QUESTIONS TO ANSWER:
a: In the Bernie Mullin profile, what job did his father have?
b: Go on with the Bernie Mullin profile from the point where it stops.

Top of GIVEN PASSAGE

Season 2003-04
THE BERNIE MULLIN FILE • Position: President and chief executive officer of Atlanta Spirit, which owns the Hawks, Thrashers and Philips Arena operating rights • Age: 55 • Family: Married for five years to Valerie Wilkinson, who has a marketing and public relations business; two daughters (ages 29 and 26), one son (age 24) and one stepson (age 26); two grandchildren (ages 8 and 4) • Lives: Building a house near Chastain Park • Hobbies: Golf, jogging, traveling and reading books on psychology and self-improvement
by By TIM TUCKER The Atlanta Journal-Constitution Published on: 22 May 2004
Growing up in Liverpool, England, the son of a hard-working insurance salesman who hated his job, young Bernie Mullin did not dare dream of a career as exciting as, say, running the local pro sports franchise.
"I would never, ever, have given the slightest thought to being chief executive officer of the Everton football club," he says, referring to the Liverpool soccer team he has cheered since childhood. "It would have been . . . unattainable."

Bottom of GIVEN PASSAGE
Top of DATASET EXCERPT

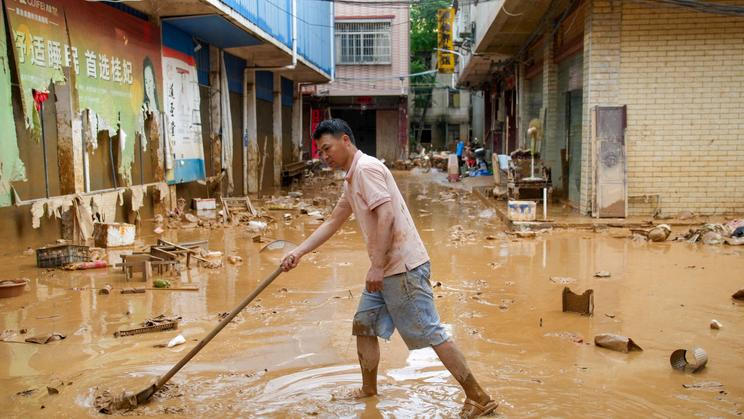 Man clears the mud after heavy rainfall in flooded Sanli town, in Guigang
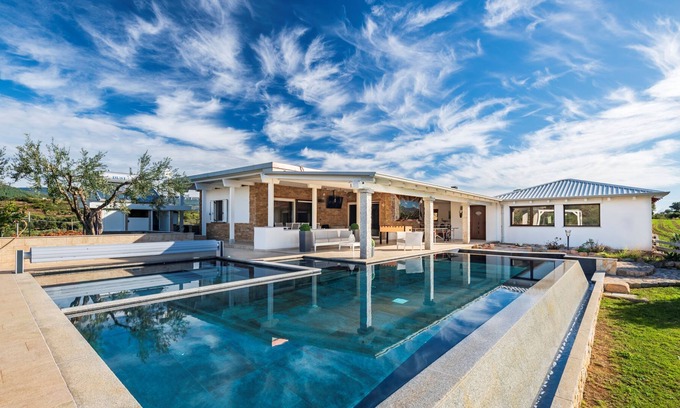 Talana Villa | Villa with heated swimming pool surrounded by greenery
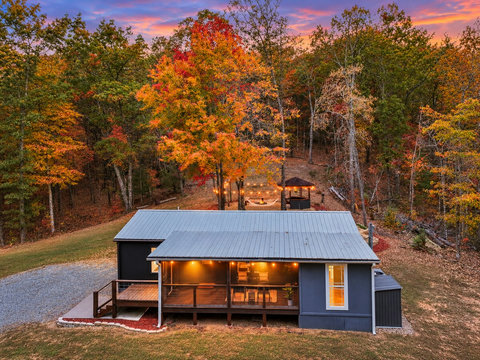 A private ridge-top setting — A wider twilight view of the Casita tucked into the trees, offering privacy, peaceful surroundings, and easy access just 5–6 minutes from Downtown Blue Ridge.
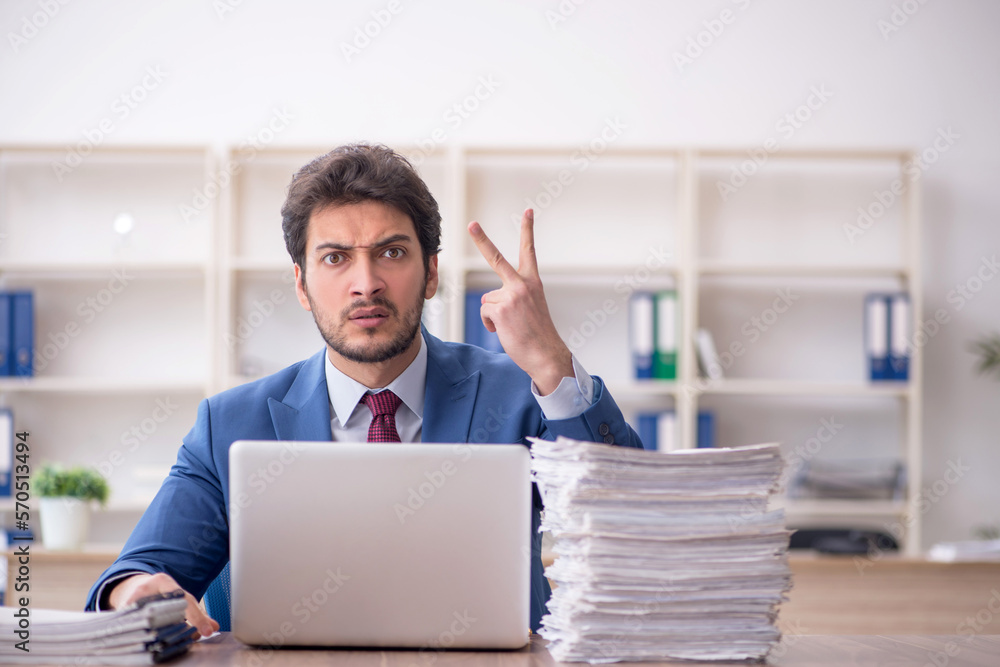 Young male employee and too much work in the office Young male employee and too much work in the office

Bottom of DATASET EXCERPT

EXPECTED RESULTS:
a: His father was an insurance salesman.

b:
Decades later, despite a Ph D in business and the experience of high-powered positions in every major American pro sports league except the NFL, Mullin remains convinced that a big job with his beloved Everton team was beyond him. The "lid on my own thinking," he says, would have been insurmountable in England. Only by coming to America, he figures, could he have exceeded his dreams.
The Englishman who grew up playing soccer but never dreamed he could run a pro soccer franchise now runs the Hawks and Thrashers as president and CEO of Atlanta Spirit, the basketball and hockey teams' new owner.
"Bowls me over, Bernie occupying this position," Mike Dickinson, Mullin's friend since age 4, says from Liverpool.
"It has been a wonderful, wild and wacky road," Mullin, 55, says of his Liverpool-to-Atlanta odyssey, chatting over hot tea after dinner at a downtown restaurant. "I'm living proof that the American dream still exists."
He had just finished his freshman year of college in England when, on a tour of the Heineken brewery in Amsterdam in 1969, he struck up a conversation with a girl named Elizabeth from Ypsilanti, Mich. She asked, of course, if being from Liverpool he knew the Beatles. He lied, of course, and said he knew them well. In truth, he didn't know them at all, although his sister's best friend once dated Ringo Starr and his sister once got a kiss on the cheek from Paul McCartney. Anyway, Bernie and Elizabeth became pen pals. She sent him a book listing summer camp jobs in the United States.
He landed one as a soccer coach at Camp Takajo in Naples, Maine, in the summer of 1970. After he returned to work there two more summers, the camp owner gave him a $5,000 scholarship to put toward graduate school anywhere in the United States starting in fall 1973.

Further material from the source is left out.